- _À compléter_
1 - Répondez aux questions suivantes d'après le texte sur Premières solitudes :
(a) Que devient le film lui-même ?
(b) Qu'est-ce qui rythme la progression du récit initiatique ?
(c) À quel extrait les derniers plans font-ils écho ?
2 - Mettez à jour le passage du texte sur Premières solitudes qui commence par « Ici, les corps » et se poursuit jusqu'à « isolant les identités. ». Réécrivez-le en remplaçant « spectateur » par « public ».

- _Texte fourni_
____

Ici, les corps font la mise en scène et semblent oublier peu à peu la présence de la caméra tandis que le spectateur assiste frontalement aux conversations. Il s’agit d’une expérience, d’un voyage, mais également d’être soi dans le récit de l’autre, de se projeter, de devenir l’autre. Le dispositif, théâtre de cette compréhension, amplifie la qualité d’écoute : le film lui-même devient un miroir, un dialogue matérialisé par le jeu d’écho entre échanges verbaux et gros plans, créant la solitude et isolant les identités.

 

Premieres solitudes

Premières solitudes

 

Le documentaire pose également la question du hors-champ. Dès l’aérienne séquence d’ouverture, les adolescents au regard fuyant défilent, flottent et convergent vers l’objectif. Munis de leurs oreillettes, ils avancent en rythme vers un possible, un futur hors-champ que le film tente d’énoncer. La photographie adoucit les visages afin qu’ils se détachent de la composition. Comme chez Rohmer, les saisons rythment la progression du récit initiatique et métaphorisent le passage à l’âge adulte. Les espaces quant à eux sont plus resserrés (la fenêtre en salle d’étude, le couloir, l’escalier, le parapet surplombant la ville). Tout comme la cour devient une scène dans Récréations, les lieux choisis sont moteurs de l’interaction, matérialisent les détours qu’empruntent les dialogues et instaurent une évidente complicité entre les corps filmés. Les plans de coupe montrant des paysages désertés rompent avec les intermèdes de la vie scolaire. En outre, les derniers plans font écho à l’extrait des Lumières de la ville de Charlie Chaplin, diffusé plus tôt lors d’un cours de cinéma.

____

- _Données extraites_
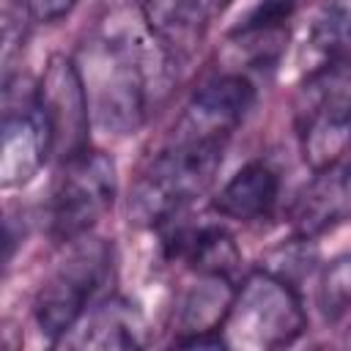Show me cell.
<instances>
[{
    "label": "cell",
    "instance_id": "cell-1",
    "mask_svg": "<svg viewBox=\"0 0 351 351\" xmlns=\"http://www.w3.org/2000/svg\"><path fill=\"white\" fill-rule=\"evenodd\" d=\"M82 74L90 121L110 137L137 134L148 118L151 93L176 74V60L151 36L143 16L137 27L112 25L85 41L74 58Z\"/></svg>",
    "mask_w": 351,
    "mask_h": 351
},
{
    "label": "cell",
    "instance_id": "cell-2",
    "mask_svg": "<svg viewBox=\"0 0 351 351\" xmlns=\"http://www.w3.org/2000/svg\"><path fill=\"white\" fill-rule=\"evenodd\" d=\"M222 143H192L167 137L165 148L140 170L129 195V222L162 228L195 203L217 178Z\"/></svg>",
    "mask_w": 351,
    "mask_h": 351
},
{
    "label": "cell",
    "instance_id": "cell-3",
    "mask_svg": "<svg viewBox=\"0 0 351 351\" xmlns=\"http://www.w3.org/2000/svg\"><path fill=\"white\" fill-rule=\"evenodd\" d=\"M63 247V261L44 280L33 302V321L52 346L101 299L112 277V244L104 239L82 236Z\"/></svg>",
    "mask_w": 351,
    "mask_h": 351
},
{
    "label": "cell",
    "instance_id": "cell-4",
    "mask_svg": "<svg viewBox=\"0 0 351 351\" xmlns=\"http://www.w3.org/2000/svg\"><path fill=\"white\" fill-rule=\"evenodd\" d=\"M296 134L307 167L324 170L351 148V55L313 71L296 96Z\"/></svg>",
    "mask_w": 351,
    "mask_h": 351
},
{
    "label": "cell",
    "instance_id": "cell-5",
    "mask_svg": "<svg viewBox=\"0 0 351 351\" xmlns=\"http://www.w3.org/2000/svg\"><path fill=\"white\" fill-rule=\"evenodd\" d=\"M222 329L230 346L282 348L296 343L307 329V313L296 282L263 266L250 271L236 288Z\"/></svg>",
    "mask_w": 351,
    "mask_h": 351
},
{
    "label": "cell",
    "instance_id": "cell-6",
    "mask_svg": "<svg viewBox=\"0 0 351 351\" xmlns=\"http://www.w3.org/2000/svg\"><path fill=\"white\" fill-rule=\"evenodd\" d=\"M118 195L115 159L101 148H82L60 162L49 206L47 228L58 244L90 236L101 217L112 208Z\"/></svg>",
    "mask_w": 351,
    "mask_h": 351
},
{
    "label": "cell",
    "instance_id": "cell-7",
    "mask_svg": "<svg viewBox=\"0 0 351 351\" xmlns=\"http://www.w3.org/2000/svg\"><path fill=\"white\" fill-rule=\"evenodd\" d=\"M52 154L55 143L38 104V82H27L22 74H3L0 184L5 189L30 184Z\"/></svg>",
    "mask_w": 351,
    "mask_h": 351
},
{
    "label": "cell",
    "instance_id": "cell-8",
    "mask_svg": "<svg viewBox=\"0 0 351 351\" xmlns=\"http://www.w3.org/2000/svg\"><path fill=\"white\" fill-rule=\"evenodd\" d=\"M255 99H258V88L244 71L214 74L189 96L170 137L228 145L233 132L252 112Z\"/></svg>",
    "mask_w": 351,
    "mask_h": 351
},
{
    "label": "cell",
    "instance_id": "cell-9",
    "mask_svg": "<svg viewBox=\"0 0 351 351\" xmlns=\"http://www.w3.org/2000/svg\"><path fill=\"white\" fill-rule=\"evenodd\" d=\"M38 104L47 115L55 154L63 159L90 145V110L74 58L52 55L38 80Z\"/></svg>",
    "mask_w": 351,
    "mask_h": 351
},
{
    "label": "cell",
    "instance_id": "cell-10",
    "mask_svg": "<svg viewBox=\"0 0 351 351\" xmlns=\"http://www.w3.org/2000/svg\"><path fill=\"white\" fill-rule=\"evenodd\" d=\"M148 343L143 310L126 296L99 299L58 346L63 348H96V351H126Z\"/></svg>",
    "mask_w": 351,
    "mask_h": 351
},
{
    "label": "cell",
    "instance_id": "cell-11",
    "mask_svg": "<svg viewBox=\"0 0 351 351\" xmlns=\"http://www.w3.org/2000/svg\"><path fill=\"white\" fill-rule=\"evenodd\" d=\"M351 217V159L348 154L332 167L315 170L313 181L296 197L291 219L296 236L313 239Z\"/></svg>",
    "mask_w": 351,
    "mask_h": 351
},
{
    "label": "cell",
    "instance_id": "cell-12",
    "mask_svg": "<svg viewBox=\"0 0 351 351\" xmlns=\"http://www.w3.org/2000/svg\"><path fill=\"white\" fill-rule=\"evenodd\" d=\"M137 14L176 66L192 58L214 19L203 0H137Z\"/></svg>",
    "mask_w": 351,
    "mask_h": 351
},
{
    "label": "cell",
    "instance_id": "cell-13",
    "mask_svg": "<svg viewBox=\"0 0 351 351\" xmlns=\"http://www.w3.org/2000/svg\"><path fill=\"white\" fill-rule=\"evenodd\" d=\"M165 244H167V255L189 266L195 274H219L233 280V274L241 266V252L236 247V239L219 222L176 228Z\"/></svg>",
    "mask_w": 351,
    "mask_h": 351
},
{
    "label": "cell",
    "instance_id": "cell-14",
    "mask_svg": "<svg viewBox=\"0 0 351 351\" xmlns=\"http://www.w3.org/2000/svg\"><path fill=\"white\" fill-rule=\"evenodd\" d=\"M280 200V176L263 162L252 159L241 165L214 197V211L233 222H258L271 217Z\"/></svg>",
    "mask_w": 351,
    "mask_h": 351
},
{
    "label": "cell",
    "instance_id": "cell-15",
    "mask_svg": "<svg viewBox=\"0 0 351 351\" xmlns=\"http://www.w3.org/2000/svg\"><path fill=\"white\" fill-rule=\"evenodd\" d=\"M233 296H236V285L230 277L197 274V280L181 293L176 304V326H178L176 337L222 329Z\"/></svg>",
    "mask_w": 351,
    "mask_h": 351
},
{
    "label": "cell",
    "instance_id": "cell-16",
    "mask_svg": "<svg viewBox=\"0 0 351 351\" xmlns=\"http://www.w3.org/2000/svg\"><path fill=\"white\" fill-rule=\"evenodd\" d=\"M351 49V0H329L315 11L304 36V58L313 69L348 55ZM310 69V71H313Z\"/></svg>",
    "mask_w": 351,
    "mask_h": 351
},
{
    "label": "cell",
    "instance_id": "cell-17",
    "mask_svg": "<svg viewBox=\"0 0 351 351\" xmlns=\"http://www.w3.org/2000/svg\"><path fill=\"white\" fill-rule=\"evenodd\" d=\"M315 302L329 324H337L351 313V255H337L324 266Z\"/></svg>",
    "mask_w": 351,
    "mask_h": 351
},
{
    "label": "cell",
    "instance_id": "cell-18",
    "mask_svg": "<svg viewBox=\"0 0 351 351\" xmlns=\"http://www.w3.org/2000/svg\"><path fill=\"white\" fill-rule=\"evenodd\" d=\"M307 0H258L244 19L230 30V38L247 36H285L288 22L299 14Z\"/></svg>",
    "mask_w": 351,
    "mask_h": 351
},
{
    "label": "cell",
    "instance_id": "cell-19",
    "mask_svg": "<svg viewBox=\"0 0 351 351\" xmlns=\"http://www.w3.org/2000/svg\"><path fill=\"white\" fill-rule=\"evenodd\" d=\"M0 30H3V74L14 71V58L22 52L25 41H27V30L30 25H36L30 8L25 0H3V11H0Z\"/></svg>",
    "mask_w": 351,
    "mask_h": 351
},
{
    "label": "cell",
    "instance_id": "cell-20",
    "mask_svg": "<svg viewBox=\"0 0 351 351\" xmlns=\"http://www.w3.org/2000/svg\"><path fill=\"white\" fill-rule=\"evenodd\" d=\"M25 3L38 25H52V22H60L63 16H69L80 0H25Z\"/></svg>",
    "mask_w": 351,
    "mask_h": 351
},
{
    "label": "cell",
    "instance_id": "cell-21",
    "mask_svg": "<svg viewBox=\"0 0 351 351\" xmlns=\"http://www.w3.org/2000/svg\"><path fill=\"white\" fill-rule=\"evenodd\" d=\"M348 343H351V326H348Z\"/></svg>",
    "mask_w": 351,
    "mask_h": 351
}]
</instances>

____

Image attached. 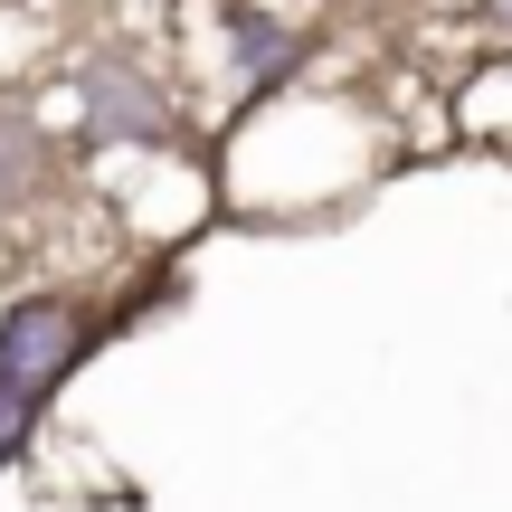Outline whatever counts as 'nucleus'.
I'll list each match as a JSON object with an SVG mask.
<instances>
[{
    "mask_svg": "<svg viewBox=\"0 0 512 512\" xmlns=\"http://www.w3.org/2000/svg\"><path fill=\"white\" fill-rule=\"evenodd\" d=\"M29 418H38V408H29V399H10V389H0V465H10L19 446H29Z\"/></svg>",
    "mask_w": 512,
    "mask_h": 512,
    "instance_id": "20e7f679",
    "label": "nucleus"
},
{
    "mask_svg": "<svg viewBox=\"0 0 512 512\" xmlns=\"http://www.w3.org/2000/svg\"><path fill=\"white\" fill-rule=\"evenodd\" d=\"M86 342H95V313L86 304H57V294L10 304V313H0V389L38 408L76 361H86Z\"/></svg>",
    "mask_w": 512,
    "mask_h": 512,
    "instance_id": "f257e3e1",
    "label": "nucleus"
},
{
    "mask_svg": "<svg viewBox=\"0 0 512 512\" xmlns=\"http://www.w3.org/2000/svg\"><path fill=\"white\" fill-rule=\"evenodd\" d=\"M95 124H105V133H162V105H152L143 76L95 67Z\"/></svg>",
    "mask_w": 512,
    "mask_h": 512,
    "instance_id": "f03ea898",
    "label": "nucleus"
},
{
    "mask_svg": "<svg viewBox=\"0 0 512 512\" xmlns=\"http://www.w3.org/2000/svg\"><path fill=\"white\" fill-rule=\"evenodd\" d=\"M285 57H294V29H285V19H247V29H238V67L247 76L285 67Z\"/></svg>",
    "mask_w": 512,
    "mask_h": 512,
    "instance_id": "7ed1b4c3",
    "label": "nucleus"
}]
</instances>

____

- _Corrigé ci-dessous_
1 -
(a) Un miroir, un dialogue matérialisé par le jeu d'écho entre échanges verbaux et gros plans.
(b) Les saisons.
(c) À l'extrait des Lumières de la ville de Charlie Chaplin, diffusé plus tôt lors d'un cours de cinéma.

2 -
Ici, les corps font la mise en scène et semblent oublier peu à peu la présence de la caméra tandis que le public assiste frontalement aux conversations. Il s’agit d’une expérience, d’un voyage, mais également d’être soi dans le récit de l’autre, de se projeter, de devenir l’autre. Le dispositif, théâtre de cette compréhension, amplifie la qualité d’écoute : le film lui-même devient un miroir, un dialogue matérialisé par le jeu d’écho entre échanges verbaux et gros plans, créant la solitude et isolant les identités.